Standing out in the kitchen: Top chefs’ headgear dates back many centuries
The classic high, white chef’s hat, the toque, may go back as far as the mid-7th century BC in Assyria, according to an article by the Culinary Institute of America in Gastronomica magazine. Cooks in the royal household wore pleated cloth headdresses like the king. Another version of the story, states the article, dates the original toque to the Byzantine Empire, when philosophers and artists fled the barbarians and sought refuge in Greek monasteries, where they became cooks. They began wearing similar headdresses to the Orthodox priests they cooked for.
That pleated headgear evolved into close-fitting caps, beret-style hats, and other floppy caps. The CIA credits Antonin Carême, at the turn of the 19th century, with inserting stiff cardboard into his soft cap to make the tall toques that became the classic style.
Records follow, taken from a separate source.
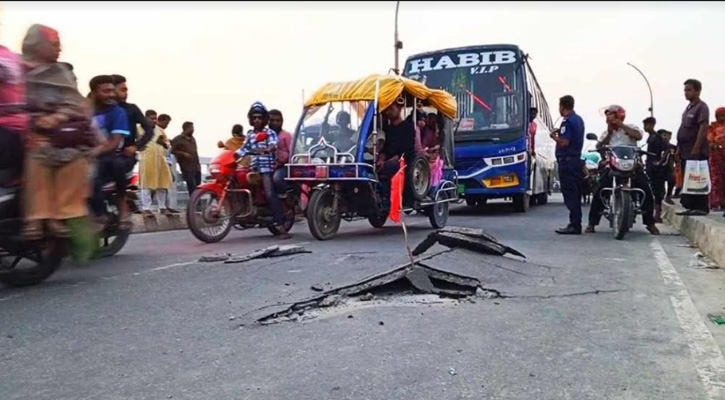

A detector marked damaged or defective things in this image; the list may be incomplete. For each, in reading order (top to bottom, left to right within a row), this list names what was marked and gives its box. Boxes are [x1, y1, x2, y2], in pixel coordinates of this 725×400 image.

cracked asphalt [1, 195, 724, 398]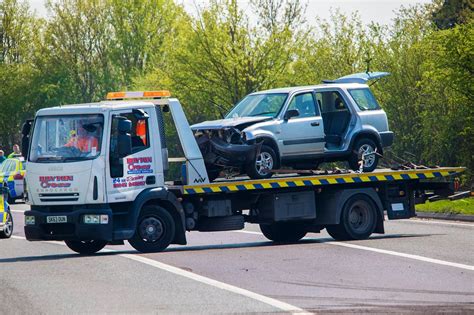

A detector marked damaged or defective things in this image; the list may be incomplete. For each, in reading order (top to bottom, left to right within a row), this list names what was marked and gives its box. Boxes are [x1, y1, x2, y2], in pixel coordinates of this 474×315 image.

damaged silver suv [191, 72, 394, 180]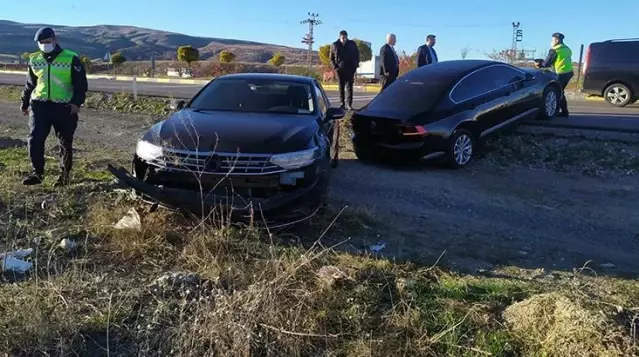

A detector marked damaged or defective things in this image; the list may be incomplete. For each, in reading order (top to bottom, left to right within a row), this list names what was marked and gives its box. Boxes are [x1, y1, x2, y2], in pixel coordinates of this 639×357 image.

damaged front bumper [107, 163, 328, 220]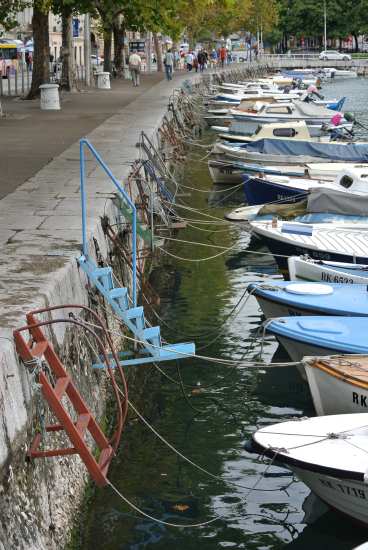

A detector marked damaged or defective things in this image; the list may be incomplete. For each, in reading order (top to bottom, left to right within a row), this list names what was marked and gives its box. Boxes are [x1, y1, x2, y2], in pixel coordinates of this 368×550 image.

rusty metal ladder [13, 312, 113, 490]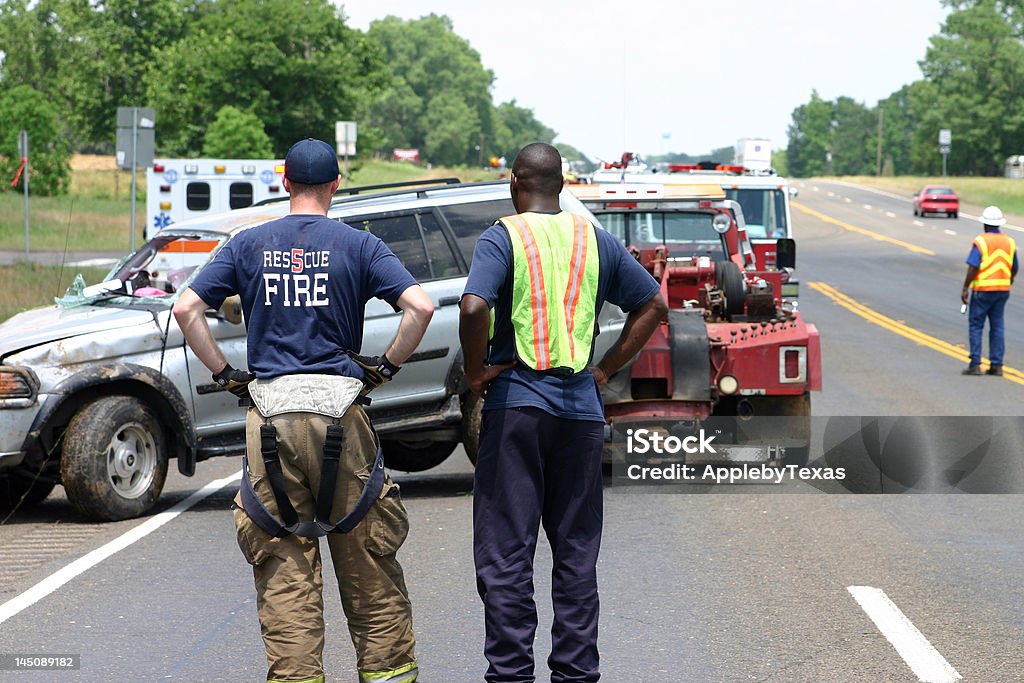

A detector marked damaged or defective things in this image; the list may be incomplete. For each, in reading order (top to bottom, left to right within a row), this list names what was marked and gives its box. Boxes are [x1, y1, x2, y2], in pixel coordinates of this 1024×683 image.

damaged suv [0, 179, 620, 520]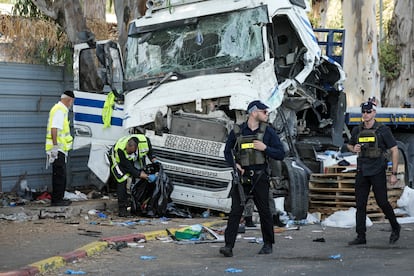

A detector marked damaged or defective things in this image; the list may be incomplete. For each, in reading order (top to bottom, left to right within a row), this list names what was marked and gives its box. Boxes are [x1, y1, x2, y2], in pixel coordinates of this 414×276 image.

shattered windshield [124, 5, 268, 81]
damaged truck [72, 0, 346, 220]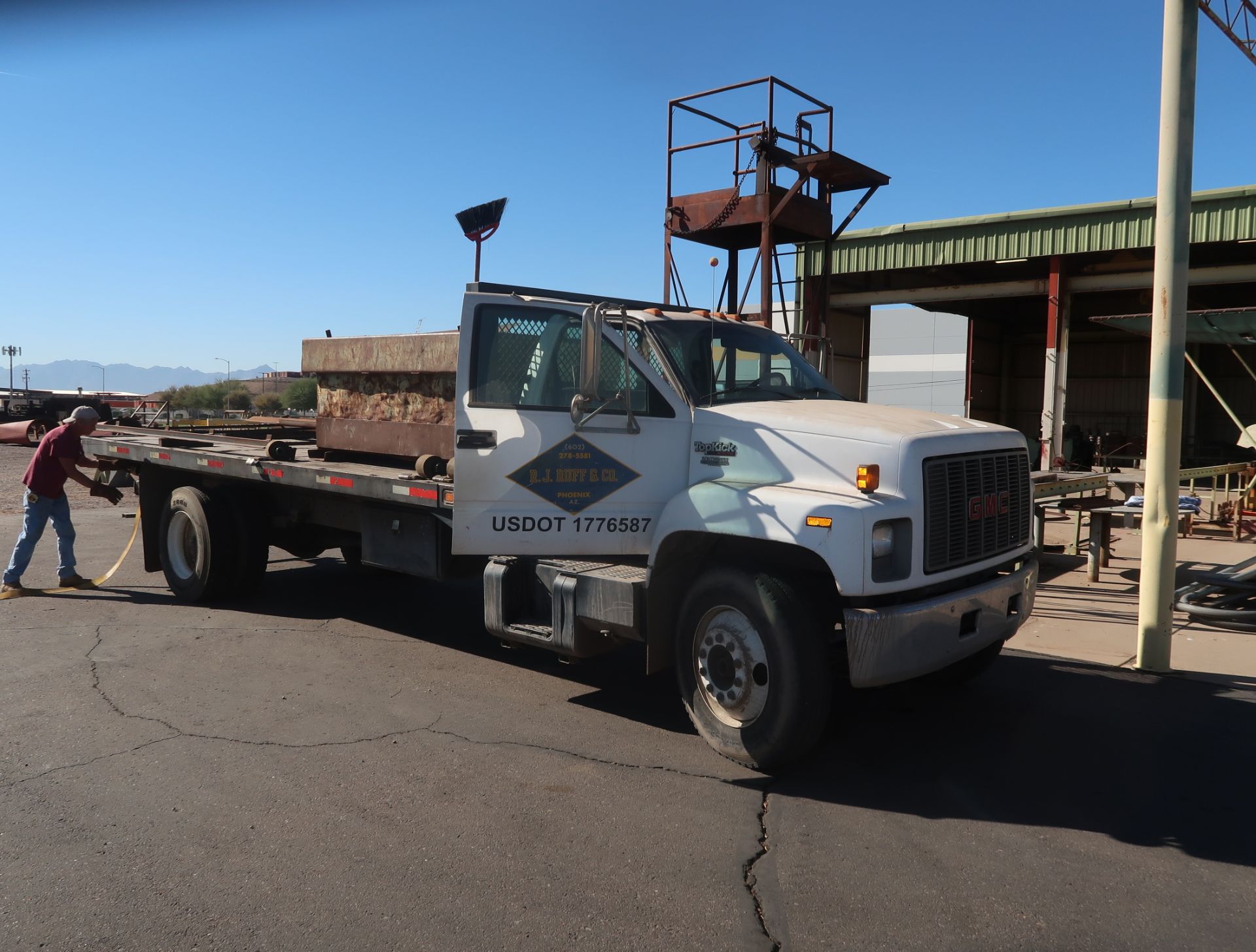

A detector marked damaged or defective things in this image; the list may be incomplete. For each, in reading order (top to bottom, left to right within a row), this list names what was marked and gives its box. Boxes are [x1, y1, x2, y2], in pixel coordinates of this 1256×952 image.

rusty steel structure [1198, 0, 1256, 66]
rusty steel structure [662, 79, 890, 345]
rusty steel structure [300, 334, 455, 463]
pavement crack [743, 790, 775, 952]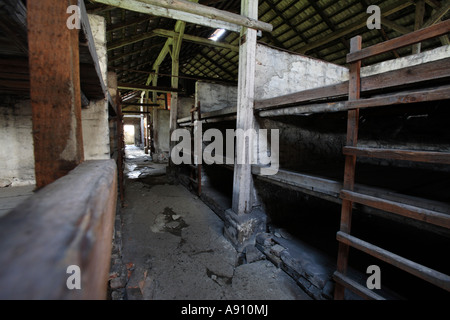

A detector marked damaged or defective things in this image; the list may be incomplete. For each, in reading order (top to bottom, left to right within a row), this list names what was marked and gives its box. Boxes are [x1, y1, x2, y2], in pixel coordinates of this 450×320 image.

cracked concrete floor [116, 145, 312, 300]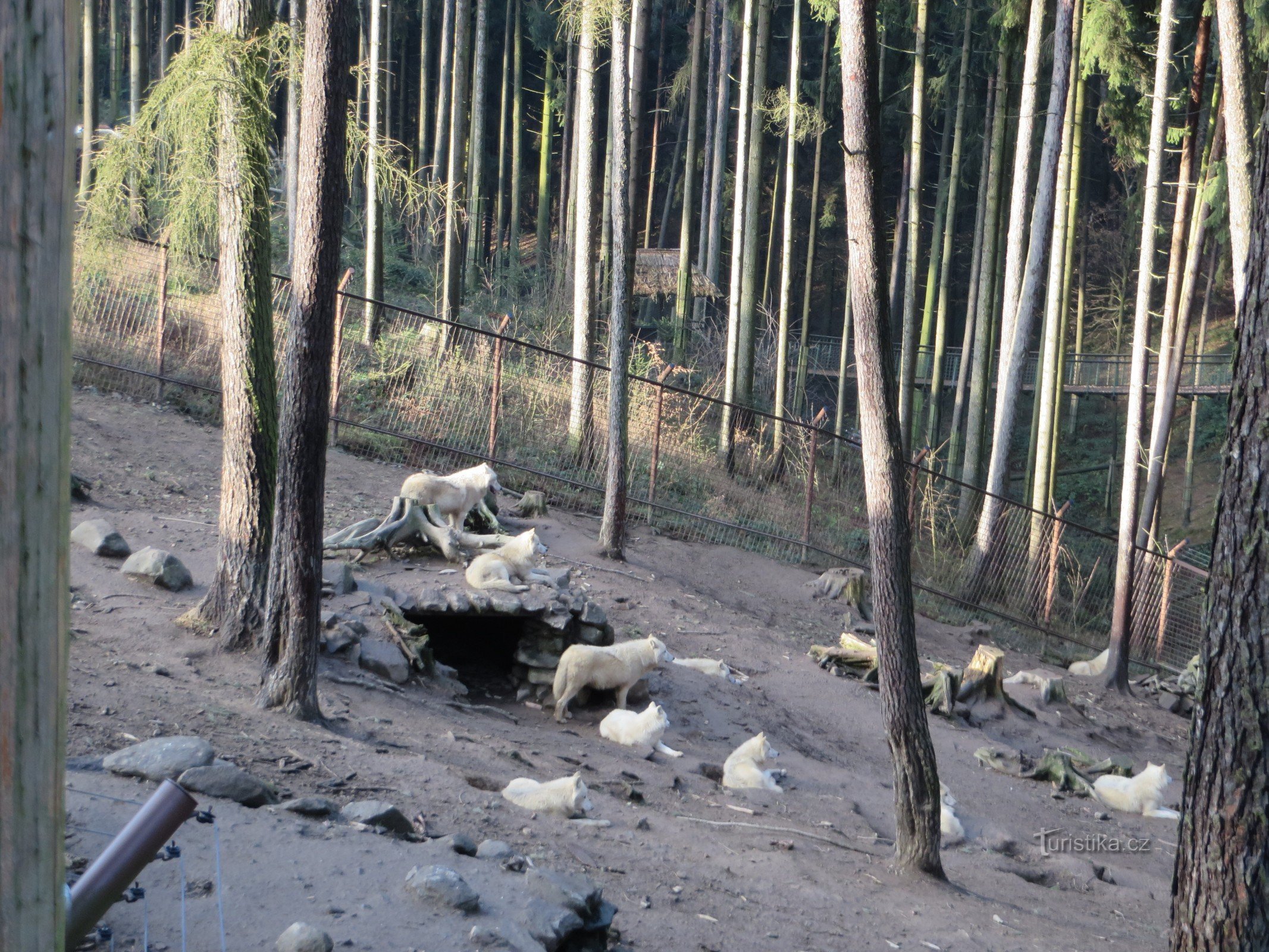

French kitchens have long revolved around a rigid hierarchy, says Eve Felder, associate dean for culinary arts at the CIA, adding that a toque’s height would increase with rank. The head chef wore the highest hat of all.
By the 1980s in this country, Felder says chefs began moving into self-expression and branding. She considers restaurateurs Jean-Georges Vongerichten and Daniel Boulud as two in the forefront who wanted to express their personal style beyond the food they were showcasing. At the institute, she says, students are still expected to wear formal hats and attire. “You don’t get to choose what you are going to wear,’’ she says.